Local Government and the Conundrum of Constitutional Competencies in South Africa: the Tussle Between City of Tshwane Municipality and the Gauteng Health Department Over Ambulance Services
Local Government and the Conundrum of Constitutional Competencies in South Africa: the Tussle Between City of Tshwane Municipality and the Gauteng Health Department Over Ambulance Services
Author: Oliver Fuo
ISSN: 1996-2193
Affiliations: LLB LLM LLD, Associate Professor, Faculty of Law, North-West University, South Africa
Source: Stellenbosch Law Review, Volume 33 Issue 3, 2022, p. 484 – 500
https://doi.org/10.47348/SLR/2022/i3a7
Abstract
Local government’s autonomy in post-apartheid South Africa is constitutionally guaranteed. A reading of the Constitution of the Republic of South Africa, 1996 shows that local government, made up of 257 municipalities, has a wide range of powers and functions.

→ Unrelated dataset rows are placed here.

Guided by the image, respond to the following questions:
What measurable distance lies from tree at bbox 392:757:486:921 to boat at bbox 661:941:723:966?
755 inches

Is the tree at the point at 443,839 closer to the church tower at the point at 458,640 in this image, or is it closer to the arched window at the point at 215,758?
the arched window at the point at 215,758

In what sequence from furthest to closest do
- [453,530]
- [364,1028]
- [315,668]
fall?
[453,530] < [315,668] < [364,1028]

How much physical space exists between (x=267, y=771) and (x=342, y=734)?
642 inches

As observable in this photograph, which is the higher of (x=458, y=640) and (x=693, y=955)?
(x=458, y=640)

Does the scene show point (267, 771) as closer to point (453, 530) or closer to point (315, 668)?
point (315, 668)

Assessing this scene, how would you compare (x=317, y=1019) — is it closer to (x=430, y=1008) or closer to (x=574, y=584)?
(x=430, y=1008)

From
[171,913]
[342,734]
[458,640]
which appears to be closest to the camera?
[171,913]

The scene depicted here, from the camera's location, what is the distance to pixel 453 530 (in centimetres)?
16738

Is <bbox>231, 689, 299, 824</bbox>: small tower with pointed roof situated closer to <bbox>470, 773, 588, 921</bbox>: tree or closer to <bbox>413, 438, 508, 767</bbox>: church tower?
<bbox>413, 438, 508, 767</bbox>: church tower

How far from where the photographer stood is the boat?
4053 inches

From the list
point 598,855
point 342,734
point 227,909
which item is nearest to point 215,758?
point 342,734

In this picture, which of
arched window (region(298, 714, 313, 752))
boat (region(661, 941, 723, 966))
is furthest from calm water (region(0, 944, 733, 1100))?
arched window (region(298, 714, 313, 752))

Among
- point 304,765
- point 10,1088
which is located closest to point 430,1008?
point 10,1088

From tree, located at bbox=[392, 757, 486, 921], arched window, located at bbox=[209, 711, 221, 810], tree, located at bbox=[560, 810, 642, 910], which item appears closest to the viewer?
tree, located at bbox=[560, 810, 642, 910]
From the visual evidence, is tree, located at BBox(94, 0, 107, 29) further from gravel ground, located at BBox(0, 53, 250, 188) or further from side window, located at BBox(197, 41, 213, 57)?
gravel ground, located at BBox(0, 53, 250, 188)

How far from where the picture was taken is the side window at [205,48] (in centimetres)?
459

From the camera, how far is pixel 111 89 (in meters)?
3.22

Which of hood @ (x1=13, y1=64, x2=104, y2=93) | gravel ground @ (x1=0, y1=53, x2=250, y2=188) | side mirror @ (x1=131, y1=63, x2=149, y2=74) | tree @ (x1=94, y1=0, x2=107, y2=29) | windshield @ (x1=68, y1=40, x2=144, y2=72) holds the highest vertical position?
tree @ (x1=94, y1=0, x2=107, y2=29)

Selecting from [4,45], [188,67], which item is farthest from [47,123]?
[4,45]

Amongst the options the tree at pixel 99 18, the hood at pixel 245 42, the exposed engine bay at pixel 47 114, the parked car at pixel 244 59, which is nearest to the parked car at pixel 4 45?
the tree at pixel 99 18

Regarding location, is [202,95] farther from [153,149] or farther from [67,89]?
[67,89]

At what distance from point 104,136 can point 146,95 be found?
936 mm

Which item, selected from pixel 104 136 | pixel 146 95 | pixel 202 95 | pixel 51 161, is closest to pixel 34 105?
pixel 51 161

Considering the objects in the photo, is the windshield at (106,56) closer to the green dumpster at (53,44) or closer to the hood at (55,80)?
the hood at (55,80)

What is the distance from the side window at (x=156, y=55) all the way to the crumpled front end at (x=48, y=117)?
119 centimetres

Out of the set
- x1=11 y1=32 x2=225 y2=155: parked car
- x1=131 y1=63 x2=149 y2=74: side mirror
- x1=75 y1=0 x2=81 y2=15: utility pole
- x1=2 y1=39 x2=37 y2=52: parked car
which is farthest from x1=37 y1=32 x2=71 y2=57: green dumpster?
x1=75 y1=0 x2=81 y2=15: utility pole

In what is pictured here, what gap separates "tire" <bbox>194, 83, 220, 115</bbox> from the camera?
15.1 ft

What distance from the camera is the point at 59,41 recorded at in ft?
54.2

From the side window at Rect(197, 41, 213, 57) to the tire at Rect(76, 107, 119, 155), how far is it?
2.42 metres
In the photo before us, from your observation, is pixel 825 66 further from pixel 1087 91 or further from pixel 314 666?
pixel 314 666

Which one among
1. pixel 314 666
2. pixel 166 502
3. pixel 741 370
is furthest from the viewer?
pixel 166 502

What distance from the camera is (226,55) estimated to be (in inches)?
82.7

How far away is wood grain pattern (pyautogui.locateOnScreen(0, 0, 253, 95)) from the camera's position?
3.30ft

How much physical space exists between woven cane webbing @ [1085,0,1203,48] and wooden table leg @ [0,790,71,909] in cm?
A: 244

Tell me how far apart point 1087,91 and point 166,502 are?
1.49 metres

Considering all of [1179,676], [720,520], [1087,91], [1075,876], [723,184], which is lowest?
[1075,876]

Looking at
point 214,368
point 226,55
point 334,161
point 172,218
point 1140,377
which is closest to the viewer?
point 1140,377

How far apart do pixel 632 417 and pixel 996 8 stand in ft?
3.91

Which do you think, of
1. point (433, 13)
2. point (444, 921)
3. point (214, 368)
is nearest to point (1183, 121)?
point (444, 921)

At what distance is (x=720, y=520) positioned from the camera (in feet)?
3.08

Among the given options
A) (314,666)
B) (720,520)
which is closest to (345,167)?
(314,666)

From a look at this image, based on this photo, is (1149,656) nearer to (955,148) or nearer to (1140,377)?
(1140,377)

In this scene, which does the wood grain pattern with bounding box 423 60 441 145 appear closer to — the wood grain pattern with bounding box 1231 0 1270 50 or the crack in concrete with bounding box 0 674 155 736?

However, confusion over the scope of constitutional distribution of powers and functions vis-à-vis other spheres of government often constrains the ability of municipalities to take action over a function not expressly assigned to local government in Schedules 4B and 5B of the Constitution. The squabbles between the City of Tshwane and the Gauteng Health Department over the power to provide ambulance services in March 2021 show how some municipalities may be hamstrung from taking action that seeks to operationalise and deliver a function that is not expressly conferred on local government in terms of Schedules 4 and 5 of the Constitution. This article discusses why and how municipalities with the requisite capacity should be able to provide ambulance services, although this is listed in Schedule 5A of the Constitution as a functional area of exclusive provincial legislative competence. I argue that three features in the Constitution give the power to provide ambulance services to municipalities that have the requisite capacity: the framing of health rights and concomitant obligations; the incidental powers of municipalities; and the principle of allocative subsidiarity. It is argued that, given the mandatory wording of the principle of allocative subsidiarity in sections 156(4) of the Constitution and 32(2) of the National Health Act 61 of 2003, where a provincial health department is averse to assigning the provision of ambulance services to a municipality that has the requisite capacity, such a municipality can approach the High Court for an order compelling the department to assign this function.